Proposals were due from vendors on Oct. 21, 2016. Payment for the multi-term contract will be done annually, according to an amendment issued on Oct. 12, 2016.

“I don’t know if we can legally bring it back. It’s already been approved,” said Board President Kimberly Fisher.


Ms. Fisher added the money was already in the budget. She asked for math teachers’ input from the audience.

“I want conversation regarding concerns for math teachers. Ultimately, they are the ones who are going to utilize this tool,” she said.

Although reluctant to speak, some math teachers agreed that they have not had a curriculum adopted since 2009. They said the extra support from new material would be helpful mainly for new math teachers and the material will allow an opportunity to improve state test scores because proficiency in the high schools is far below that of elementary schools.

After asking what happens if the money was not spent that night, Ms. Tweedy added that she has “some experience with students in math and if you told me what I know now - I would not have taken the textbook.”

Jim Migliorino, DVUSD deputy superintendent of fiscal and business services, said the money can be carried over to a future year as long as it is allocated for any legal-purposed expenditures in the district.

“This was a planned expenditure for what’s been planned this year,” Mr. Migliorino said of the approximate $2 million set aside for textbook adoptions.

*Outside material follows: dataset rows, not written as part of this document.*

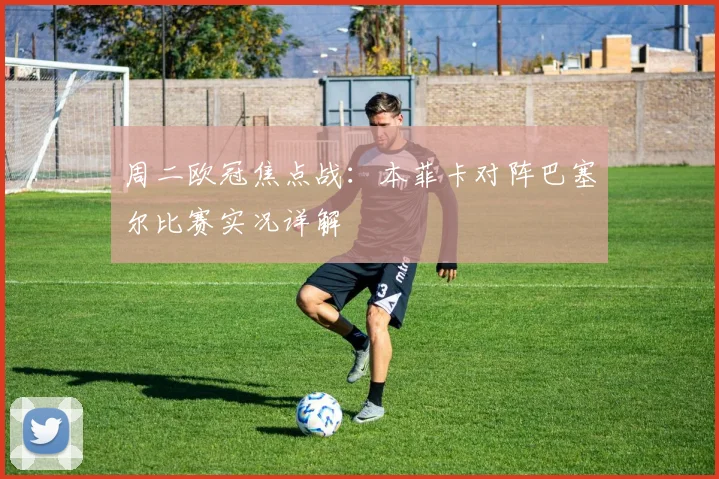 周二欧冠焦点战：本菲卡对阵巴塞尔比赛实况详解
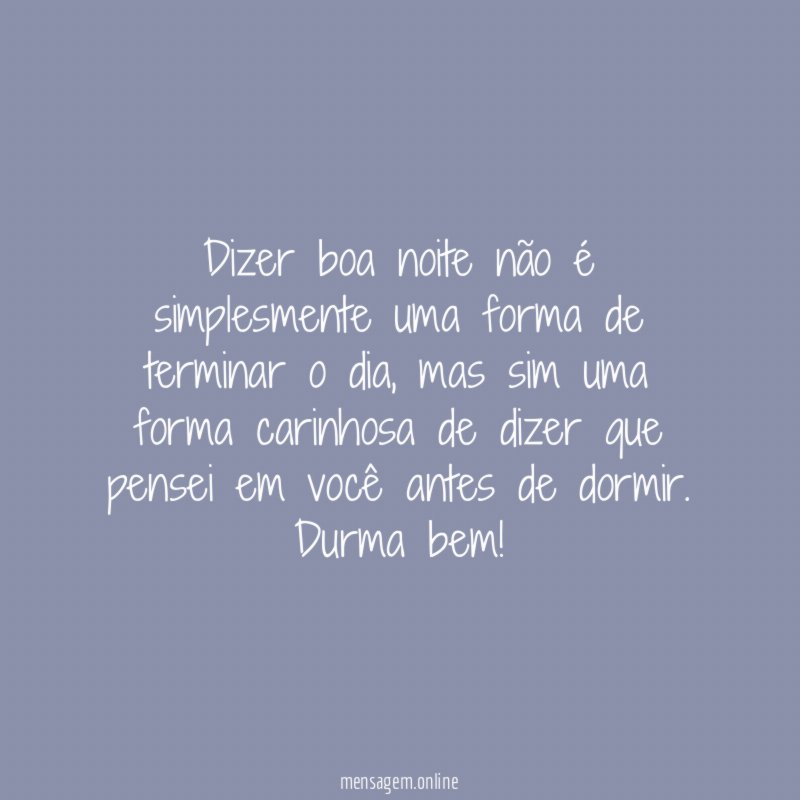 Dizer boa noite não é simplesmente uma forma de terminar o dia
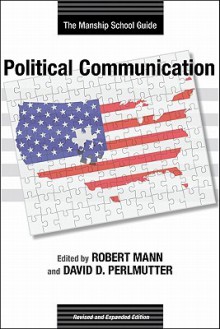 Political Communication: The Manship School Guide: Revised and Expanded Edition - Robert Mann, David Dimitri Perlmutter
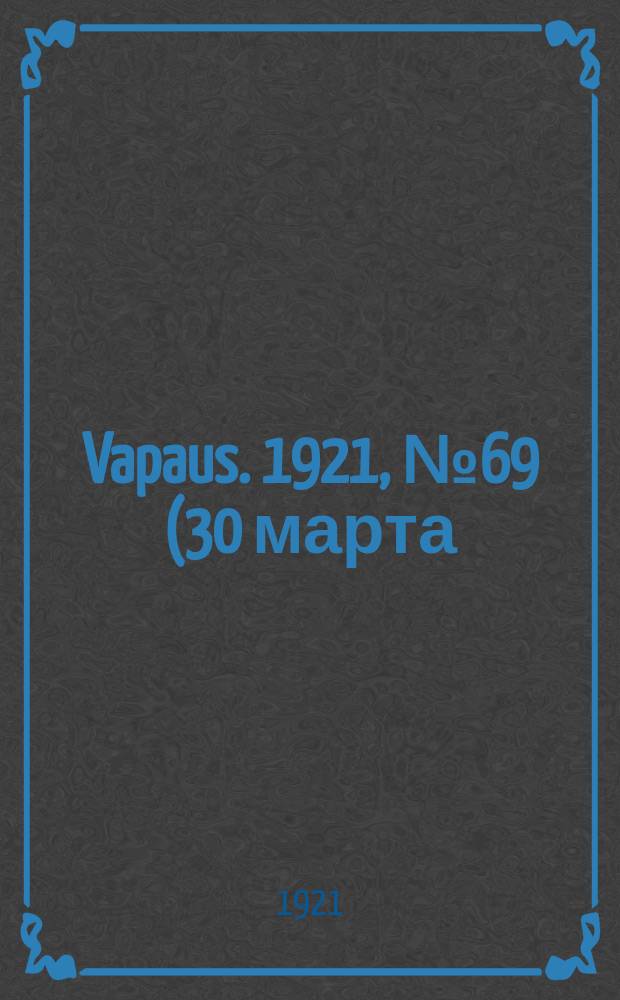 Vapaus. 1921, № 69 (30 марта)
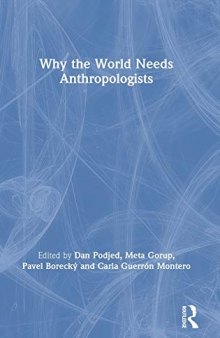 Why the World Needs Anthropologists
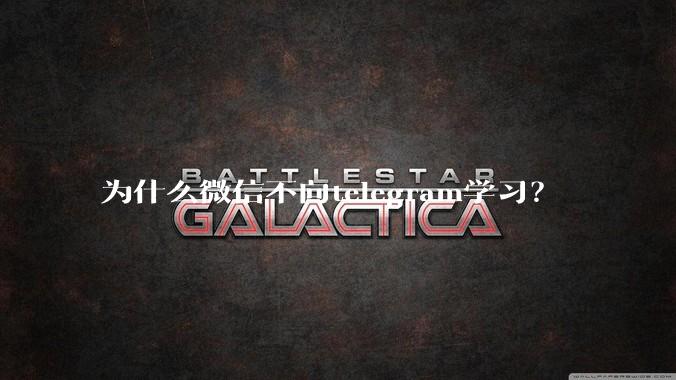 为什么微信不向telegram学习？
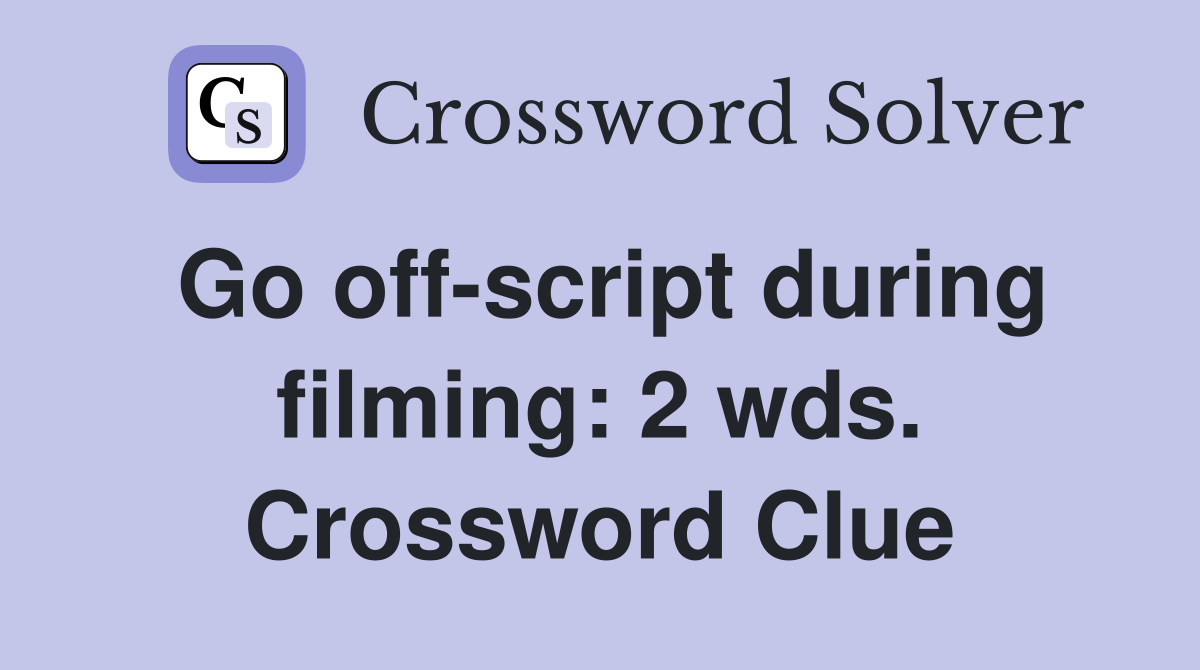 Go off-script during filming: 2 wds. Crossword Clue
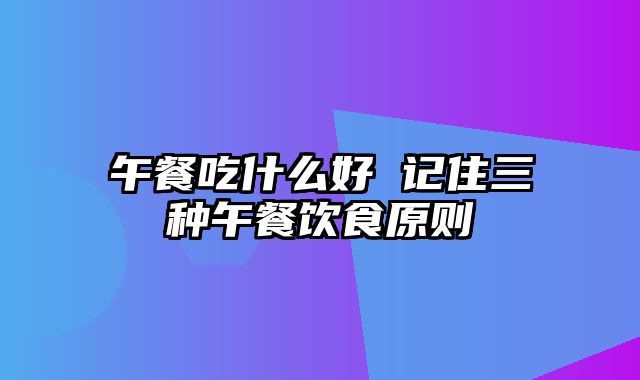 午餐吃什么好 记住三种午餐饮食原则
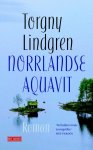 Torgny Lindgren, Torgny Lindgren - Norrlandse aquavit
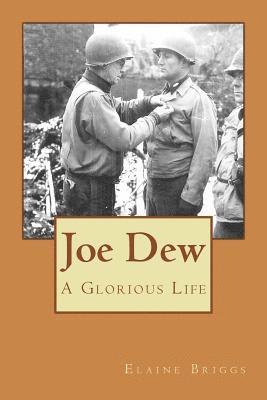 Joe Dew A Glorious Life 1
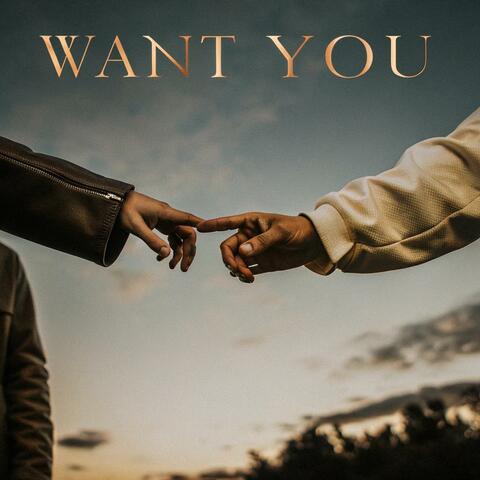 Want you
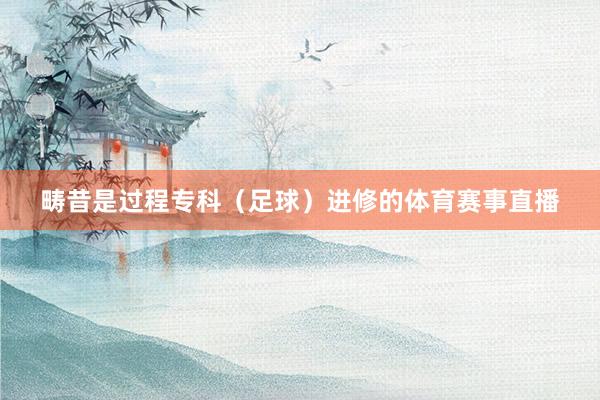 畴昔是过程专科(足球)进修的体育赛事直播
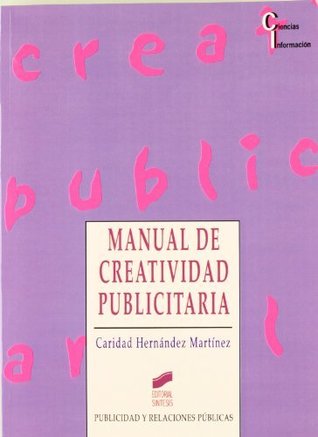 Manual de creatividad publicitaria (Publicidad y relaciones públicas nº 4) (Spanish Edition)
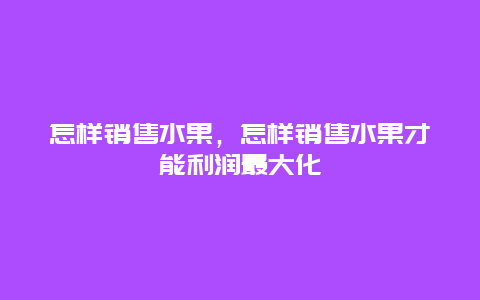 怎样销售水果，怎样销售水果才能利润最大化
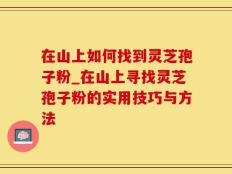 在山上如何找到灵芝孢子粉_在山上寻找灵芝孢子粉的实用技巧与方法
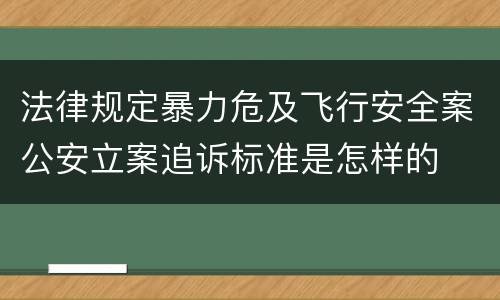 法律规定暴力危及飞行安全案公安立案追诉标准是怎样的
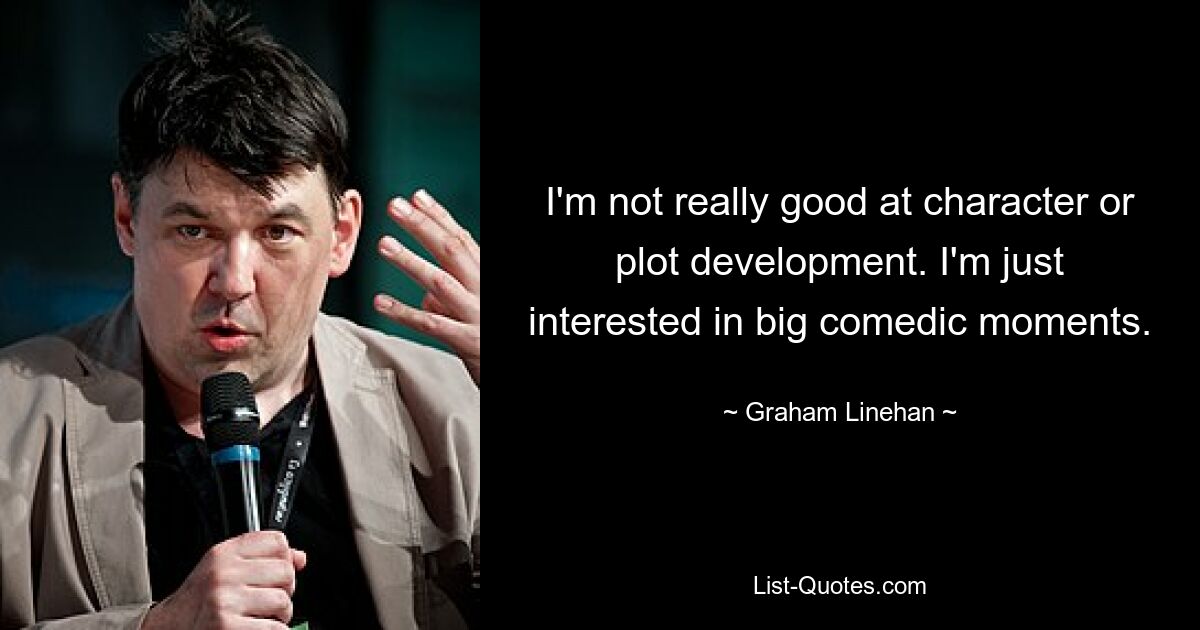 I'm not really good at character or plot development. I'm just interested in big comedic moments. — © Graham Linehan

From reviewing the material to ensure it aligns with state standards, to forming committees and surveying high school teachers, he and other district administrators assured board members that the bid process was followed without any opposition from the public, although no one from the public attended the forums.


  • In addition to reports showing how DVUSD was comparable to other districts, the board unanimously approved a $7 million guaranteed maximum price for the Desert Sky Middle School Modernization Project.


  • In other board news, board members recognized state wrestling champions Stone Crooks, a Boulder Creek High School senior, in the 126-pound weight class; and Carlos Vargas, a Deer Valley High School senior, in the 106-pound weight class.


  • The board was presented with a draft by Ray & Associates, Inc. of Cedar Rapids, Iowa, for the superintendent search. However, members and the Superintendent James Veitenheimer, voiced concerns about the verbiage and missing information on the pending flyers and posters

Editor Cecilia Chan contributed to the story.